*** Testo di lettura ***
Massimo Longoni è un giornalista, grande appassionato di musica e cultura pop in generale, collezionista di vinili, scrive di spettacolo su Tgcom24, collabora con varie riviste di settore e ha all’attivo la pubblicazione di diversi libri a tema musicale. Da pochi mesi infatti è uscita la sua ultima fatica letteraria, “Helloween, pumpkins fly free – tutta la storia”, un libro su una delle band heavy metal più importanti a livello mondiale, appunto gli Helloween. Il libro, uscito per la Tsunami Edizioni, va a colmare un importante vuoto che mancava nel mondo della carta stampata, ed è un bel regalo per tutti gli appassionati del genere e della band. Al di là di “Hellbook”, il libro ufficiale della band tedesca uscito alcuni anni fa, che era per lo più un libro fotografico, non una vera biografia, non esiste nulla di così completo riguardante gli Helloween. E c’è da dire che il vuoto lo si colma perfettamente, tanto che il libro meriterebbe numerose traduzioni, in quanto la band è famosa e seguita in tutto il mondo e Massimo Longoni, che abbiamo intervistato, ha compiuto un lavoro eccezionale nel raccontare la band e la sua storia, entrando in particolari sconosciuti anche dai fan più incalliti.
Massimo, il tuo libro è davvero pieno citazioni, testimonianze di cui molte internazionali, quanto tempo hai impiegato per scriverlo e come è nata soprattutto questa idea?
Questo libro è una vita di passione. Mi frullava da un po’ di tempo l’idea di questo lavoro, l’ostacolo però era stato sempre capire se ci fosse materiale su cui lavorare, trovare le giuste fonti. Ci ho messo un annetto circa e devo ringraziare Max Baroni della Tsunami che mi ha permesso di attingere dalla sua cospicua collezione di riviste heavy metal.
*** Elenco ***
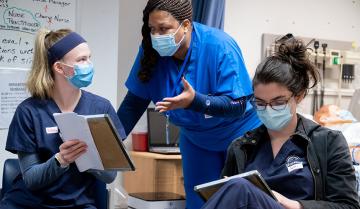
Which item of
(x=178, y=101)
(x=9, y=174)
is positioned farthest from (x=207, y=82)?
(x=9, y=174)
***
## Istruzioni
a – Estrai dall'intervista sul libro dedicato agli Helloween tutto il passo che va da "Questo libro è" giù fino a "riviste heavy metal.", senza cambiare nulla.
b – Prosegui l'intervista sul libro dedicato agli Helloween, ripartendo subito dopo l'ultima frase riportata.

## Risposte
a –
Questo libro è una vita di passione. Mi frullava da un po’ di tempo l’idea di questo lavoro, l’ostacolo però era stato sempre capire se ci fosse materiale su cui lavorare, trovare le giuste fonti. Ci ho messo un annetto circa e devo ringraziare Max Baroni della Tsunami che mi ha permesso di attingere dalla sua cospicua collezione di riviste heavy metal.

b –
Come è nato il tuo “amore” per gli Helloween?
Li ho scoperti per puro caso nel 1989 con i due album “Keeper of the Seven Keys”, prima e seconda parte. Da lì non li ho più mollati, ho amato molto il successivo “Pink Bubbles Go Ape”, anche se molti lo considerano il loro punto più basso, addirittura peggio di “Chameleon”, in cui ci sono diversi brani interessanti e che con il tempo è stato rivalutato da molti fan. Quest’ultimo sicuramente è un disco che ha delle pecche, un album figlio di una frattura all’interno della band, non è un disco di una band infatti, ognuno lavorò per conto proprio, ma ciò non toglie che abbia all’interno dei brani eccezionali.
Forse uscito in questi giorni sarebbe considerato quasi un capolavoro per la sua varietà.
Assolutamente, anche perché oggi c’è molto meno intransigenza a livello di suddivisione di generi nel metal, c’è ancora l’anima “true metal”, vero, ma rispetto ai tempi è anche abbastanza superata.
Il tuo libro dà finalmente alla band quella maggiore credibilità, nonostante siano sempre ad alti livelli ma allo stesso tempo sempre messi un po’ in secondo piano?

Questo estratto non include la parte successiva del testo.